La Fuerza de un Nombre

Todavía se puede visitar en el monasterio de santa Catalina, a los pies de la montaña llamada jebel Musa –monte de Moisés–, la zarza que habría visto Moisés arder sin consumirse.

Desde los orígenes de nuestra era, esta cima al sur del Sinaí fue identificada con el monte Sinaí, el monte sagrado de Moisés y el pueblo de Israel. Quizá era ya una montaña sagrada para las tribus madianitas, en cuyas tiendas el hijo adoptivo de la hija del faraón había encontrado refugio y se había casado.

Como sus antepasados, este hombre nacido y criado en Egipto se convierte en pastor; vuelve a los orígenes nómadas de su pueblo. Recorriendo las tierras de los madianitas con su rebaño, un signo llama su atención y se acerca. Será la montaña de la ley y la alianza; pero, por ahora, es solo una etapa para el ganado. Allí, en el corazón de su trabajo, cuando ha encontrado estabilidad después de su ajetreada vida en Egipto, Dios le sale al encuentro.

### [OBJETIVO DE LA TAREA]
Conteste brevemente estas preguntas con lo que dice el texto sobre el monte de Moisés:
(a) ¿Cómo se llama la montaña a cuyos pies está el monasterio de santa Catalina?
(b) ¿En las tiendas de quiénes había encontrado refugio el hijo adoptivo de la hija del faraón?
(c) ¿En qué se convierte el hombre nacido y criado en Egipto?

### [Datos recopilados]
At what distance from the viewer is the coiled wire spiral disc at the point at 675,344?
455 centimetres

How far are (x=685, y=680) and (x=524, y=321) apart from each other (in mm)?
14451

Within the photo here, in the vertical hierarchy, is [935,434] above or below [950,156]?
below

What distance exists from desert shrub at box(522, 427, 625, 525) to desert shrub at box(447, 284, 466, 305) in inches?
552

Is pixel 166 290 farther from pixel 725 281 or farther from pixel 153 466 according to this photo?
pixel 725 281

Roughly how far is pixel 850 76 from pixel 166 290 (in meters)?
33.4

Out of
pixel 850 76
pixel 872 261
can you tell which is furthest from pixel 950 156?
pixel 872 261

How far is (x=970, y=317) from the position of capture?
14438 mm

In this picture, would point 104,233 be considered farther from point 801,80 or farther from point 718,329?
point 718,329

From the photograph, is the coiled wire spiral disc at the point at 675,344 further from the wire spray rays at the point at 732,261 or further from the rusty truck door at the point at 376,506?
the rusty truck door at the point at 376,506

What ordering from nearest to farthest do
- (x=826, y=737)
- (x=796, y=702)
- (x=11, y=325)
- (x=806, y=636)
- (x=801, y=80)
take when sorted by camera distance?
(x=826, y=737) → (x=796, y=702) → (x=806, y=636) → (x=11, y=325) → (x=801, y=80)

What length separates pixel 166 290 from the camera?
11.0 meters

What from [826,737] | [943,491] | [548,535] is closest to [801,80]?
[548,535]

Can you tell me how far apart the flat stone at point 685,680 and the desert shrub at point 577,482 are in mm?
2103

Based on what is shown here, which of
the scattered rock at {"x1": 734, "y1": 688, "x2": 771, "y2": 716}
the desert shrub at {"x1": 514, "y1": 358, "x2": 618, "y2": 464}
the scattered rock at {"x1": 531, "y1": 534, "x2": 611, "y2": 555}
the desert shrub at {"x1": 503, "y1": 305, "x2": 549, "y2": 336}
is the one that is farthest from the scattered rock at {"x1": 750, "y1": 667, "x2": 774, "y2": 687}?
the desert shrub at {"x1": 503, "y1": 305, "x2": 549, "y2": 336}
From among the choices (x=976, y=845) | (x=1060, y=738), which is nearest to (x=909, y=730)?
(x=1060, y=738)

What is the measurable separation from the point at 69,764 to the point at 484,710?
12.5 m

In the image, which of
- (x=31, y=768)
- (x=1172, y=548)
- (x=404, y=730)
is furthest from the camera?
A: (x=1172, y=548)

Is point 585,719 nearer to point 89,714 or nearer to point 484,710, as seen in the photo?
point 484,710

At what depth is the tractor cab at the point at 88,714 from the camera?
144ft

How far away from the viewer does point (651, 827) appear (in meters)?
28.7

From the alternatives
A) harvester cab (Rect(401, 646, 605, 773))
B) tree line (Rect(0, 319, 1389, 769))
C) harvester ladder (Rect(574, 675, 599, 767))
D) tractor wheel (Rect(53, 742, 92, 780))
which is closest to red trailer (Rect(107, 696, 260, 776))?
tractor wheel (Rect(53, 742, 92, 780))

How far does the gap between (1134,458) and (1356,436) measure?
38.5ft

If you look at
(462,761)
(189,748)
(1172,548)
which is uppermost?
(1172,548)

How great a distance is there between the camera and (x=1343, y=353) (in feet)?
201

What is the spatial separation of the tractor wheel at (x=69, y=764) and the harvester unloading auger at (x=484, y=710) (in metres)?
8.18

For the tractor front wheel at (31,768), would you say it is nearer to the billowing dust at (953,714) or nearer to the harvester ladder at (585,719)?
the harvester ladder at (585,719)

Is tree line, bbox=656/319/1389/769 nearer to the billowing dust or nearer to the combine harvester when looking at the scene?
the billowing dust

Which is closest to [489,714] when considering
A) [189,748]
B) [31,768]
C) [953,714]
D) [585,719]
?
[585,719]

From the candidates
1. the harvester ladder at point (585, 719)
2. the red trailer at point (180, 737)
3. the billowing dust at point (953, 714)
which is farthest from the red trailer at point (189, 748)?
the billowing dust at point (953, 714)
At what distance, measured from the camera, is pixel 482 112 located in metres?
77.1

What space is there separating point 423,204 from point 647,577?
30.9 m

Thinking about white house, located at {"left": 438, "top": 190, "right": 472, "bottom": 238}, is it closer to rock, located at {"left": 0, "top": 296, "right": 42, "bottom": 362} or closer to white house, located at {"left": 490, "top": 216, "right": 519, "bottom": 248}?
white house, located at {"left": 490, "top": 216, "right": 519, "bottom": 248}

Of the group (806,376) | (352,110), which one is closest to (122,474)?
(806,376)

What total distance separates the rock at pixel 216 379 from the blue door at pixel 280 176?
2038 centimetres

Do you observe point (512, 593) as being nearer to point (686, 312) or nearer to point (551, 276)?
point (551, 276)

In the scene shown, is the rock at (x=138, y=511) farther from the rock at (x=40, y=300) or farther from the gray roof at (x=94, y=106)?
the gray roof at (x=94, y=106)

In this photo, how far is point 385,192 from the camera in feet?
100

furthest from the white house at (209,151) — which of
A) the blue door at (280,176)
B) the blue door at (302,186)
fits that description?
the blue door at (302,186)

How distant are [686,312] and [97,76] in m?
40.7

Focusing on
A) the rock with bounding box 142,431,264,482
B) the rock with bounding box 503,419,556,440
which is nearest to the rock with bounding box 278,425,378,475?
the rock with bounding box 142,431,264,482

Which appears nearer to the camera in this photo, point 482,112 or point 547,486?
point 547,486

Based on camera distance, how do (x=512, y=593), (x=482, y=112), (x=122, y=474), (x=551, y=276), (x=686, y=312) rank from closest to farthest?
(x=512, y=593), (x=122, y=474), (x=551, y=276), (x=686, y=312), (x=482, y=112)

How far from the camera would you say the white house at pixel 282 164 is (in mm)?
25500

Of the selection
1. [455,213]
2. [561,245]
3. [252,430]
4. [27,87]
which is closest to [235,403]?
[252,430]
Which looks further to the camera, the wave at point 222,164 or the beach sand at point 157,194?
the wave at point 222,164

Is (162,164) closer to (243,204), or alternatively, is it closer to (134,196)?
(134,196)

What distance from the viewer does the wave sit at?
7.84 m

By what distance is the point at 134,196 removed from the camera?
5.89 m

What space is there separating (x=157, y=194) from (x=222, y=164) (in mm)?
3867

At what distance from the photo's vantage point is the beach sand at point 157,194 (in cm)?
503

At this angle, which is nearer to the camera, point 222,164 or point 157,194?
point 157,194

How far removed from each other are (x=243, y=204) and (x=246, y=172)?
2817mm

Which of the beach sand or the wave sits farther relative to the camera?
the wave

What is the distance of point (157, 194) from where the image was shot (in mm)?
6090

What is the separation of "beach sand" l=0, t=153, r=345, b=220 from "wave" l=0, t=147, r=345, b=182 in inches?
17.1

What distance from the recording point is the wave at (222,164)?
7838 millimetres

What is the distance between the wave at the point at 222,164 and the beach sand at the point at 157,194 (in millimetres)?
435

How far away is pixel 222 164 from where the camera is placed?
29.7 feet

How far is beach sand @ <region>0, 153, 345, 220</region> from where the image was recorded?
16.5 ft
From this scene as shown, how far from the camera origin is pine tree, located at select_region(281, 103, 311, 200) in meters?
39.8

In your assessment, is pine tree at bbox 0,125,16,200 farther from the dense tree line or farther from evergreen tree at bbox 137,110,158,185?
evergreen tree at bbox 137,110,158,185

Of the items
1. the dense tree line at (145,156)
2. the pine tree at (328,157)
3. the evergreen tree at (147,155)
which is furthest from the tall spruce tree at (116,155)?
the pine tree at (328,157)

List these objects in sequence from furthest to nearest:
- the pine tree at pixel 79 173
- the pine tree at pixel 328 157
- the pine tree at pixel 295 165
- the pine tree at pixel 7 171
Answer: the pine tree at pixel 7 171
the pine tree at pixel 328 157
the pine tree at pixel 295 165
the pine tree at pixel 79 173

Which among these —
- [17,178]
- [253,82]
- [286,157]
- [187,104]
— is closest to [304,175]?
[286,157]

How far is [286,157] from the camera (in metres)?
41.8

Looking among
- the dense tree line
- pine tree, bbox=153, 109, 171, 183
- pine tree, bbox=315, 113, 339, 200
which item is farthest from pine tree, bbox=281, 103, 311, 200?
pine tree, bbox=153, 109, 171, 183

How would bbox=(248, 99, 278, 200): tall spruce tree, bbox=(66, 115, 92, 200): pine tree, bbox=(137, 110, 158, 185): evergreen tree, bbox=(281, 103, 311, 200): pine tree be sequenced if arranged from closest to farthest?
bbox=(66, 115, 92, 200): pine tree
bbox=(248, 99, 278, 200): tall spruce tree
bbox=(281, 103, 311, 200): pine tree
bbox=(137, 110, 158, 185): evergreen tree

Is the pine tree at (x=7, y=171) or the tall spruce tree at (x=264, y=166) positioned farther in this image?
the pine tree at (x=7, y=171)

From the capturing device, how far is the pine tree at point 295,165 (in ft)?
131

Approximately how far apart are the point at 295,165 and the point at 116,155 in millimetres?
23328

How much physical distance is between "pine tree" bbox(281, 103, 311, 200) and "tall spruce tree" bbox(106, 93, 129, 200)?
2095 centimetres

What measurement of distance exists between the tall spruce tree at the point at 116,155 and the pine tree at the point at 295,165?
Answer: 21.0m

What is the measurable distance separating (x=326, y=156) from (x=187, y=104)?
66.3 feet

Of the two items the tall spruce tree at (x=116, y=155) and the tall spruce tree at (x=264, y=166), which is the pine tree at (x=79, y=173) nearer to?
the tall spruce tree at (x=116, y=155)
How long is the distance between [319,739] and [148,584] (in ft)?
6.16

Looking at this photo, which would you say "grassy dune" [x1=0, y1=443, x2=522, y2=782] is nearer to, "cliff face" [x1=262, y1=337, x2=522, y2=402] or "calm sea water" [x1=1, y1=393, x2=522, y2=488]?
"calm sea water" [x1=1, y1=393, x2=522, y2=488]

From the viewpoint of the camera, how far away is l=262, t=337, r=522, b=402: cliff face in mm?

### [RESPUESTA FINAL]
(a) Se llama jebel Musa, es decir, monte de Moisés.
(b) Había encontrado refugio en las tiendas de las tribus madianitas.
(c) Se convierte en pastor.